What needs to be done
Reproduce the passage from the case-note workflow text, starting at "Here’s how I" and ending at "content (art, diagrams)".

Edit config.yaml to point at your LM Studio instance (typically http://localhost:1234). The prompts live in Prompts/ as plain text files—modify them to match your clinical voice.


Folder Structure

Here’s how I organise client files within my encrypted Obsidian vault:

/Volumes/Clients/                 # Encrypted MacOS volume 
└── Chester Burnett/              # Template I copy for each new client
    ├── Documents/                # Intake forms, assessments, etc.
    │   └── ...
    ├── Representations/          # Client-created content (art, diagrams)
    │   ├── S1 - Representation.md
    │   └── S2 - Representation.md
    ├── Transcriptions/           # Voice-recorded summaries
    │   ├── S1 - Transcription.md # ← Input (Voice recorded Case Note)
    │   └── S2 - Transcription.md
    ├── S1 - Case Note.md         # ← Output (AI structured Case Note)
    └── S2 - Case Note.md

My Actual Workflow

  1. Do the session (no recording, no AI present)

  2. Immediately after: Voice-record a rough summary using Mac Whisper (on-device transcription)

  3. Drop the transcription into my encrypted Obsidian client vault on a separate volume (password-protected beyond the computer login). That is copied into “S1 - Transcription.md”

  4. Right-click the “S1 - Transcription.md” → Quick Actions → Generate Case Note (this script runs a prompt chain via LM Studio) via Apple Script and saves the output directly into the corresponding “S1 - Case Note.md” to the correct subfolder.

  5. Review and edit the structured case note to my liking.

The ideal setup would be a separate computer entirely for this work. For now, the encrypted volume is “good enough” for my privacy standards.

Prompting

The system uses a 2-step prompt chain.

  1. Step one > main body > creates “S1 - Transcription.md”.
  2. Step two > final dot points > appends output to “S1 - Transcription.md”.

I found chunking down the prompts to do specific tasks helped improve the quality of output, prompt adherence and speed. If I wanted more specific elements in future experiment I would use this stepping approach further.

The process took about five different variations of prompts before it landed in territory I found acceptable for my context and tone. You’d need to tailor yours to your own voice.

The prompts live in the Prompts/ directory in the GitHub repository.

Collected data
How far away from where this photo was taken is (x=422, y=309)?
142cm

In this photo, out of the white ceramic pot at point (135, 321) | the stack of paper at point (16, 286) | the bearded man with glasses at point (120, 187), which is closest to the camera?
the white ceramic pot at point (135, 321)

Exercise response
Here’s how I organise client files within my encrypted Obsidian vault:

/Volumes/Clients/                 # Encrypted MacOS volume 
└── Chester Burnett/              # Template I copy for each new client
    ├── Documents/                # Intake forms, assessments, etc.
    │   └── ...
    ├── Representations/          # Client-created content (art, diagrams)